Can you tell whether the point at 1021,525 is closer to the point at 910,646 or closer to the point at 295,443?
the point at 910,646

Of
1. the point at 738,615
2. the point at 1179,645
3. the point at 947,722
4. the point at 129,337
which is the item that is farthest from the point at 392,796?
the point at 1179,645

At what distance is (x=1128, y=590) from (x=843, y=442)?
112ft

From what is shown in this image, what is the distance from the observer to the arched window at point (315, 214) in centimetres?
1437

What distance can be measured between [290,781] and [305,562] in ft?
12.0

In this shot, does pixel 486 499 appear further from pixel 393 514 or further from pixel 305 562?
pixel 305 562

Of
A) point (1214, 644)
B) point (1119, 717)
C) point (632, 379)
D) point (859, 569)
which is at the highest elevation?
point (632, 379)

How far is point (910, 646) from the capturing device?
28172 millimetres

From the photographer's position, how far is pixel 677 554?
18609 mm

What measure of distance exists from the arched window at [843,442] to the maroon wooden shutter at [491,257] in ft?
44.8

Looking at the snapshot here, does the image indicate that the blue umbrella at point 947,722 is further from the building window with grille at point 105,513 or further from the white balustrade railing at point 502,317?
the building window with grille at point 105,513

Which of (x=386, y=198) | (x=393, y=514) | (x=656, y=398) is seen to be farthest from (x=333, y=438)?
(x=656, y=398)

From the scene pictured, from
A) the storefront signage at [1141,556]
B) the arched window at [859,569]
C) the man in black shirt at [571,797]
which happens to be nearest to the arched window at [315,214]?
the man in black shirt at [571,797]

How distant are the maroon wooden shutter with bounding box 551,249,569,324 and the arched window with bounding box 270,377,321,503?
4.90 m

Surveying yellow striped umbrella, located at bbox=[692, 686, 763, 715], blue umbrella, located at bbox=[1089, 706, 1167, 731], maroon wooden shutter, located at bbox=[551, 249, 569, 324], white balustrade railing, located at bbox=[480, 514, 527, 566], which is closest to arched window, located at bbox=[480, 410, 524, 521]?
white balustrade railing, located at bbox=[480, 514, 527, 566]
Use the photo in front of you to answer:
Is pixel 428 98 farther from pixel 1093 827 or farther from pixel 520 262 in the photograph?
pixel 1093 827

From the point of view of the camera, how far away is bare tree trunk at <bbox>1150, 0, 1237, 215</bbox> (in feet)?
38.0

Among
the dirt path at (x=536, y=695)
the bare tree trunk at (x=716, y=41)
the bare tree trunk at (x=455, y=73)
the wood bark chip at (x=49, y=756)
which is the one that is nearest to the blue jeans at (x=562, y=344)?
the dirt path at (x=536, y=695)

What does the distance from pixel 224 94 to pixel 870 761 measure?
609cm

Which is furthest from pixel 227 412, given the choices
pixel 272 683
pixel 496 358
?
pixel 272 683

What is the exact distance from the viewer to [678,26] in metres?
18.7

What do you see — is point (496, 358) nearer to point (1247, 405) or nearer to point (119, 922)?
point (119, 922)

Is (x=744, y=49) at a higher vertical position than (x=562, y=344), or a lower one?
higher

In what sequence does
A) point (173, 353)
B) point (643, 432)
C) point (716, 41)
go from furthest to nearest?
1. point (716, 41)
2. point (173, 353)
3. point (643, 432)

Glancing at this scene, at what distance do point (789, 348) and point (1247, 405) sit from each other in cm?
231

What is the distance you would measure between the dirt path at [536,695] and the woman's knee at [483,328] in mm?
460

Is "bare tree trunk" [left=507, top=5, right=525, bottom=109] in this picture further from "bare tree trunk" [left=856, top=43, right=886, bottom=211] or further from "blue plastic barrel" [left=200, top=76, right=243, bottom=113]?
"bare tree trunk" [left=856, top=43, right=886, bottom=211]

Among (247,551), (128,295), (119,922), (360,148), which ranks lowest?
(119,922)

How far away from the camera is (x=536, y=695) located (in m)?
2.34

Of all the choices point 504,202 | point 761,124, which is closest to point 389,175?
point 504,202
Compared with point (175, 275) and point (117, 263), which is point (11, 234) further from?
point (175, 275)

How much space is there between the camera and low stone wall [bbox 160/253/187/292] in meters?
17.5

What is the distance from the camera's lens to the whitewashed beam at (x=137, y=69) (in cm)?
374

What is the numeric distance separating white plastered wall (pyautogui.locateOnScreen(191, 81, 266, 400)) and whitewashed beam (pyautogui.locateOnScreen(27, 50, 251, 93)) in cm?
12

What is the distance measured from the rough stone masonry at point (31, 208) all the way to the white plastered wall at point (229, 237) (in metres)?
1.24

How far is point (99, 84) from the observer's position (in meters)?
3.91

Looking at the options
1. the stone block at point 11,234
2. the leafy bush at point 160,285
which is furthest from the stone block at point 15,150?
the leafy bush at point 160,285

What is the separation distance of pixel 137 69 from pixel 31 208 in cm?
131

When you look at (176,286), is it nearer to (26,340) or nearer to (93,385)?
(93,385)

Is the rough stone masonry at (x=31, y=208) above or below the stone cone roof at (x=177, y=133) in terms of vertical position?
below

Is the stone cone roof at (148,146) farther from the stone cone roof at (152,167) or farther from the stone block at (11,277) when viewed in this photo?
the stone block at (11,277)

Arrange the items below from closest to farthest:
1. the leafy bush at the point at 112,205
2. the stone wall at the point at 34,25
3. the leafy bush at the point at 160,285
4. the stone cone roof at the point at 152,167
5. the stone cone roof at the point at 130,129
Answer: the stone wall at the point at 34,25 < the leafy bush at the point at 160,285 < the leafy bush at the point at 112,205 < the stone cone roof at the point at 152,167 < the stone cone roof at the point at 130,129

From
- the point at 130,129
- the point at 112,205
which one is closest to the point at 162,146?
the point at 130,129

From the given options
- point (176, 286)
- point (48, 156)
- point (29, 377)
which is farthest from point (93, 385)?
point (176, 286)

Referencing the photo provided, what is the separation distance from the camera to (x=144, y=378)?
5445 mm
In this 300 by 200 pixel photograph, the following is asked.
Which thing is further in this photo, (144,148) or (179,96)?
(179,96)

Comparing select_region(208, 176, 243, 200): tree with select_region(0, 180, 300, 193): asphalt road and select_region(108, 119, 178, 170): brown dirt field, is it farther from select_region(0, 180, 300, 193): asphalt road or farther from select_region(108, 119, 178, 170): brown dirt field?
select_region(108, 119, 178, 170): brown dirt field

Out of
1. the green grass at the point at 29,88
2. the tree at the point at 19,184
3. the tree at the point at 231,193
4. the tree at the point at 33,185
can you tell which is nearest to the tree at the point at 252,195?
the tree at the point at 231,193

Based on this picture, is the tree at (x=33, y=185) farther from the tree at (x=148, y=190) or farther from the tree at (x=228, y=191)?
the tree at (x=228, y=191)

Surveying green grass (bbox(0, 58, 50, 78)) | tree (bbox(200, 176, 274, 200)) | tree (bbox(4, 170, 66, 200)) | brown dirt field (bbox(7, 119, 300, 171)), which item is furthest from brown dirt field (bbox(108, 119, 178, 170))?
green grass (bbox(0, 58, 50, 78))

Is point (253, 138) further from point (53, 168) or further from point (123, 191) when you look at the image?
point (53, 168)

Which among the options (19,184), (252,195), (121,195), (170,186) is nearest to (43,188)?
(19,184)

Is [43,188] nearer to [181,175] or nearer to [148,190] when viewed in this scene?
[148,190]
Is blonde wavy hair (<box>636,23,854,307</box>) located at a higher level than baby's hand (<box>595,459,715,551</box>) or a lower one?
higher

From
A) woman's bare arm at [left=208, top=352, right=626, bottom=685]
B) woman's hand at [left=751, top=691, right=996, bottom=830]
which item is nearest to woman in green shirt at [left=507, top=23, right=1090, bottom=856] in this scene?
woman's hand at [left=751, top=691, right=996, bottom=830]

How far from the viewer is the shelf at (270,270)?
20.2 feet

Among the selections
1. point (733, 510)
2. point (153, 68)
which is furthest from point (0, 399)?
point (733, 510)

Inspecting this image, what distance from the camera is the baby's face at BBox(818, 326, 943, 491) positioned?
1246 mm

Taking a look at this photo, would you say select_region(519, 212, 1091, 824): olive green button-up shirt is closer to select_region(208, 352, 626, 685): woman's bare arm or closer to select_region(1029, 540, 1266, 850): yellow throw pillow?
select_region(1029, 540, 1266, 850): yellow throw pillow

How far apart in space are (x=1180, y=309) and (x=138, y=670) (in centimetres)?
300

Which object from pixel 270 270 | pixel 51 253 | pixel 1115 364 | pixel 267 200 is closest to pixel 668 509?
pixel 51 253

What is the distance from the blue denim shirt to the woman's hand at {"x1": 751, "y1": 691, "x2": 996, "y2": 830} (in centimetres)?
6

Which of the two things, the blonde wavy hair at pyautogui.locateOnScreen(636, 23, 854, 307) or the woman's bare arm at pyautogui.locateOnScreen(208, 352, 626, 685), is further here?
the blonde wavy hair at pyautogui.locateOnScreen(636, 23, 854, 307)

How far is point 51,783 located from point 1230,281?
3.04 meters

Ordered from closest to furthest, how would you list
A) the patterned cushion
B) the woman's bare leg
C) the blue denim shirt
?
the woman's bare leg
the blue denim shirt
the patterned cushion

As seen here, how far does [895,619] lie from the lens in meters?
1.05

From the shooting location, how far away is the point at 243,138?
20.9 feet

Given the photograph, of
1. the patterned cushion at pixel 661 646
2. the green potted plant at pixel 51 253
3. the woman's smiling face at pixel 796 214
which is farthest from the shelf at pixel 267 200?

^^^^^^^^^^^^^^^^

*Short problem*
Copy the records above word for word, from the line containing "Which of the" through the end of the records, including both of those lines.

*Exercise answer*
Which of the two things, the blonde wavy hair at pyautogui.locateOnScreen(636, 23, 854, 307) or the woman's bare arm at pyautogui.locateOnScreen(208, 352, 626, 685), is further here?
the blonde wavy hair at pyautogui.locateOnScreen(636, 23, 854, 307)

How far is point 51,783 located from point 1230,281?
3.04 meters

Ordered from closest to furthest, how would you list
A) the patterned cushion
B) the woman's bare leg
C) the blue denim shirt
?
the woman's bare leg
the blue denim shirt
the patterned cushion

As seen here, how far does [895,619] lie from the lens in meters?
1.05

From the shooting location, how far away is the point at 243,138?
20.9 feet

Given the photograph, of
1. the patterned cushion at pixel 661 646
2. the green potted plant at pixel 51 253
3. the woman's smiling face at pixel 796 214
which is farthest from the shelf at pixel 267 200?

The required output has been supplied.